Sponsor: European Space Agency
PI: Dr. Francisco Barreiro (IXION Industry and Aerospace)
Institutional PI: Dr. Matthew L. Bolton
Engineers have developed a number of tools and methods to help themselves eliminate design errors and minimize the risk of failure in safety critical systems. However, breakdowns in complex systems can still occur, often as a result of unanticipated interactions between system components. In particular, the increasing use of automation can result in unexpected, and potentially unsafe, human-automation interactions. Thus, for safety critical systems like those used in space and aerospace operations, there is a need for methods capable of providing safety guarantees for a system that considers both anticipated and unanticipated human-automation interactions. Formal verification, a method for mathematically proving whether a model of a system does or does not adhere to system safety properties, is capable of providing such guarantees . This project will develop novel methods for using formal verification to evaluate the safety of systems that rely on human-automation interaction. In particular, it will develop a technique for generating formally verifiable system safety properties from task analytic models of human behavior. The work will show how a model checker can be used to automatically verify (formally prove) if a model of the target system (which will contain both automation behavior, human behavior, and their interaction) does or does not adhere to these properties. The developed method will be applied to two aerospace case studies.

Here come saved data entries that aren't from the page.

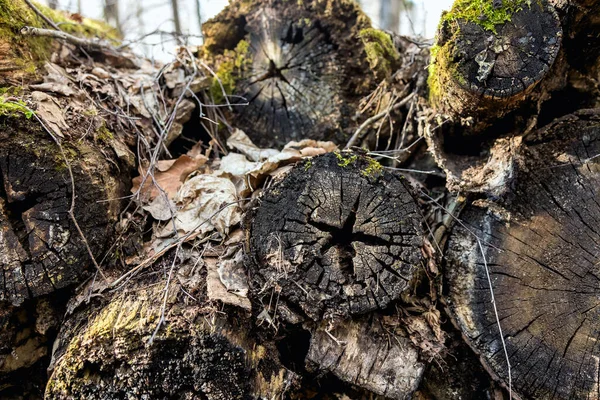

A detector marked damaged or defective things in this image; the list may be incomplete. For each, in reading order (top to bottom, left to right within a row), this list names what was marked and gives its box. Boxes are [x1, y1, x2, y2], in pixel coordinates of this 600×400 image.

dark charred wood [202, 0, 380, 148]
dark charred wood [432, 0, 564, 131]
dark charred wood [0, 118, 127, 306]
dark charred wood [246, 152, 424, 320]
dark charred wood [446, 108, 600, 396]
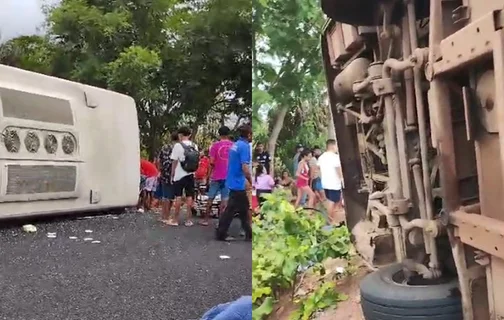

Sponsor: NASA Ames Research Center
PI: Dr. Ellen Bass (Drexel University)
Institutional PI: Dr. Matthew L. Bolton
NextGen systems are envisioned to be composed of human and automated agents interacting with dynamic flexibility in the allocation of authority and autonomy. The analysis of such concepts of operation requires methods for verifying and validating that the range of roles and responsibilities potentially assignable to the human and automated agents does not lead to unsafe situations. Agent-based simulation has shown promise toward modeling such complexity but requires a tradeoff between fidelity and the number of simulation runs that can be explored in a reasonable amount of time. Model checking techniques can verify that the modeled system meets safety properties but they require that the component models are of sufficiently limited scope so as to run to completion. By analyzing simulation traces, model checking can also help to ensure that the simulation's design meets the intended analysis goals. Thus leveraging these types of analysis methods can help to verify operational concepts addressing the allocation of authority and autonomy.